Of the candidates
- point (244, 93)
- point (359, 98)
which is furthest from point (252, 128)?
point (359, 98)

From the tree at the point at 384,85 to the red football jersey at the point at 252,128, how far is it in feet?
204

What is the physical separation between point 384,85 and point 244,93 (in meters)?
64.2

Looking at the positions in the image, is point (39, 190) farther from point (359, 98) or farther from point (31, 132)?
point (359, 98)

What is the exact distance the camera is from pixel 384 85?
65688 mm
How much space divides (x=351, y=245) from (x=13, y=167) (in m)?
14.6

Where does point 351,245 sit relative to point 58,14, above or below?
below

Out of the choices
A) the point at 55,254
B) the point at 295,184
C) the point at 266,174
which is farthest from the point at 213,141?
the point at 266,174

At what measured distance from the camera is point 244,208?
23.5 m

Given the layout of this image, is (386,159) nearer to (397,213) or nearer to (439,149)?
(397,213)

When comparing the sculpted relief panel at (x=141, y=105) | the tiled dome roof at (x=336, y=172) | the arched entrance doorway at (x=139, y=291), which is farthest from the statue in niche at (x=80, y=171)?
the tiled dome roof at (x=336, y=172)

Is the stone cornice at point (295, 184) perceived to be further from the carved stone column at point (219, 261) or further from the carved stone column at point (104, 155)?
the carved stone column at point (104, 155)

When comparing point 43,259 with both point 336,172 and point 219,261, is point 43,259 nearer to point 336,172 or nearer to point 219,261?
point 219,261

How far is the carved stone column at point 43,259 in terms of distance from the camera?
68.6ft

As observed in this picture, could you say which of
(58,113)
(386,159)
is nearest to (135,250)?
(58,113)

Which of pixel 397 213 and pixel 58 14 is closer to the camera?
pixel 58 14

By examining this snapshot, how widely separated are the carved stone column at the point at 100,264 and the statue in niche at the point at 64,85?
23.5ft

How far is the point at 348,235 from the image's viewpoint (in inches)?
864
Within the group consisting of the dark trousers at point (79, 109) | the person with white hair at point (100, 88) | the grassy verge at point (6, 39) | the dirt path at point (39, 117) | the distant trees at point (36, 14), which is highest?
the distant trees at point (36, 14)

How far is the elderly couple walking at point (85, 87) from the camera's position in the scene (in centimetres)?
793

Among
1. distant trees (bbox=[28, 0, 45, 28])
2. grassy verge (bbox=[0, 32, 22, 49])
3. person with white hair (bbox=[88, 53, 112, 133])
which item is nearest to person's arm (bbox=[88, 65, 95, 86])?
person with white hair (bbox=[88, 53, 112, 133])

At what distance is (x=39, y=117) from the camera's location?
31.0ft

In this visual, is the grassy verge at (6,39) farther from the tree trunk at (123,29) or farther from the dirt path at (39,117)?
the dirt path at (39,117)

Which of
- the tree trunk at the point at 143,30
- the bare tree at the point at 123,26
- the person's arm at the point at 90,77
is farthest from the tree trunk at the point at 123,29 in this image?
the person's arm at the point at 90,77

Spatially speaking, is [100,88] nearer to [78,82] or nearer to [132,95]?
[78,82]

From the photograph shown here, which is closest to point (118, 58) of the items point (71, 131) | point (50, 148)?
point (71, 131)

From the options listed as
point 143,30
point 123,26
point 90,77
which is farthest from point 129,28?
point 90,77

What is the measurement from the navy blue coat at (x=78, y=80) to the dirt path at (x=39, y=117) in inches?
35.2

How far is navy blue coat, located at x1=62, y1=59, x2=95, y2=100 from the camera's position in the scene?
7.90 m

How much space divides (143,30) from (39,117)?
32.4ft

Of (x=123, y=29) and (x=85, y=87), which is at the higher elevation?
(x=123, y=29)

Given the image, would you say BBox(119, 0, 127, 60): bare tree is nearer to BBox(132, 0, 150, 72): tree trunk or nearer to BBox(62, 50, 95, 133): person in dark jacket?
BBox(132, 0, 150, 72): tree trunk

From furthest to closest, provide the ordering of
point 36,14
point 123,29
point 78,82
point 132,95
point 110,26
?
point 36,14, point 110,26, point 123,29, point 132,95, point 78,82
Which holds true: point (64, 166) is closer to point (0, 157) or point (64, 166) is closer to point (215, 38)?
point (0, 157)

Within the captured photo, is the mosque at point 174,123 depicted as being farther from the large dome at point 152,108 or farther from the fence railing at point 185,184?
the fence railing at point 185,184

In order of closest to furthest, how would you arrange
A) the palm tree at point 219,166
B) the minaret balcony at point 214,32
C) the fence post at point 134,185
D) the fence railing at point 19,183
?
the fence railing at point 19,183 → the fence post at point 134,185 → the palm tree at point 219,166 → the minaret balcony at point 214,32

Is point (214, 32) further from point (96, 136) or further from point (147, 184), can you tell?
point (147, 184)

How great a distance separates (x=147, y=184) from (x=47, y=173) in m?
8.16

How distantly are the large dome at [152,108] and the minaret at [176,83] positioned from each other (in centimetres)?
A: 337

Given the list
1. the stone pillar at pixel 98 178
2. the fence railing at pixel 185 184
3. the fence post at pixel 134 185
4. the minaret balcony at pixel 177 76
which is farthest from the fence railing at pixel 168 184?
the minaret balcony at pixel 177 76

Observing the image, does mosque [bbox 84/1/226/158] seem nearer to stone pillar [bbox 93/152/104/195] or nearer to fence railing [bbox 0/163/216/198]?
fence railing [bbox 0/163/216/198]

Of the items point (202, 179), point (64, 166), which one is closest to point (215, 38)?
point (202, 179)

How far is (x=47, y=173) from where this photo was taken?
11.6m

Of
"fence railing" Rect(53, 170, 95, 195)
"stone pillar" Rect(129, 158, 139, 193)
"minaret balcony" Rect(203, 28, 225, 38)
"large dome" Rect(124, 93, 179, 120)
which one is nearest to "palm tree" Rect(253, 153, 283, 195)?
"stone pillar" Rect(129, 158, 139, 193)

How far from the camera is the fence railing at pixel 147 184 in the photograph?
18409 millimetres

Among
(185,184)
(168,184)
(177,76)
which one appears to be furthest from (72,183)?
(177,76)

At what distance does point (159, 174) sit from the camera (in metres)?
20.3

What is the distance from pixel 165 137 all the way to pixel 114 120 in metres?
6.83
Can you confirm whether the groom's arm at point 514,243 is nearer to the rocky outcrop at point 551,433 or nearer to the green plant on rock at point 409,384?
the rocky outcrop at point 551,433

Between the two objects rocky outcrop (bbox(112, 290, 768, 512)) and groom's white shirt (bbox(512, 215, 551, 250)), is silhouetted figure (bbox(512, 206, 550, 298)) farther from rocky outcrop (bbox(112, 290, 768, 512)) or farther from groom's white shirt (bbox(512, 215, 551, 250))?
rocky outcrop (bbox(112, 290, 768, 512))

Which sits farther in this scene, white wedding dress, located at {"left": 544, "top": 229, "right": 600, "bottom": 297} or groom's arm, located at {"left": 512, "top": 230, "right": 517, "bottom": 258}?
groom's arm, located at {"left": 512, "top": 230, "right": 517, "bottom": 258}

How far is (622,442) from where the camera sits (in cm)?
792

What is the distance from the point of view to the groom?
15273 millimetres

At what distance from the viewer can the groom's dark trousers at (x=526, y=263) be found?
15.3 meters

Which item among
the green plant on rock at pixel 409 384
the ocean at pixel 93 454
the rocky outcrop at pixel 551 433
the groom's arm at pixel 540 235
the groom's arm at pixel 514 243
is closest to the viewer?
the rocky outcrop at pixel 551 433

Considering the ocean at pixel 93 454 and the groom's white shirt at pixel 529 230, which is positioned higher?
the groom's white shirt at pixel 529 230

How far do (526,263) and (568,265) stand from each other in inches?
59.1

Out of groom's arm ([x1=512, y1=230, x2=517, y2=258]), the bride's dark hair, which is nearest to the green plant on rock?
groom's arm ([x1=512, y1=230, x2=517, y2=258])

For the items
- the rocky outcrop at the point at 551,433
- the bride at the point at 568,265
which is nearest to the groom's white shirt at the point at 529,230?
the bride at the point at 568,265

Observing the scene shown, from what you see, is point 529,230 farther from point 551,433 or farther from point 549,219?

### Directions for this task
Lay out the data as a Markdown table with the columns Row and Line, starting with the line that contains "At what distance from" and going on through the last line of the data. Give each line its own row with a row number, and leave out blank lines.

### Solution
| Row | Line |
|---|---|
| 1 | At what distance from the viewer can the groom's dark trousers at (x=526, y=263) be found? |
| 2 | 15.3 meters |
| 3 | Which item among |
| 4 | the green plant on rock at pixel 409 384 |
| 5 | the ocean at pixel 93 454 |
| 6 | the rocky outcrop at pixel 551 433 |
| 7 | the groom's arm at pixel 540 235 |
| 8 | the groom's arm at pixel 514 243 |
| 9 | is closest to the viewer? |
| 10 | the rocky outcrop at pixel 551 433 |
| 11 | Considering the ocean at pixel 93 454 and the groom's white shirt at pixel 529 230, which is positioned higher? |
| 12 | the groom's white shirt at pixel 529 230 |
| 13 | How far do (526,263) and (568,265) stand from each other in inches? |
| 14 | 59.1 |
| 15 | Out of groom's arm ([x1=512, y1=230, x2=517, y2=258]), the bride's dark hair, which is nearest to the green plant on rock? |
| 16 | groom's arm ([x1=512, y1=230, x2=517, y2=258]) |
| 17 | For the items |
| 18 | - the rocky outcrop at the point at 551,433 |
| 19 | - the bride at the point at 568,265 |
| 20 | which is nearest to the groom's white shirt at the point at 529,230? |
| 21 | the bride at the point at 568,265 |
| 22 | Observing the scene shown, from what you see, is point 529,230 farther from point 551,433 or farther from point 549,219? |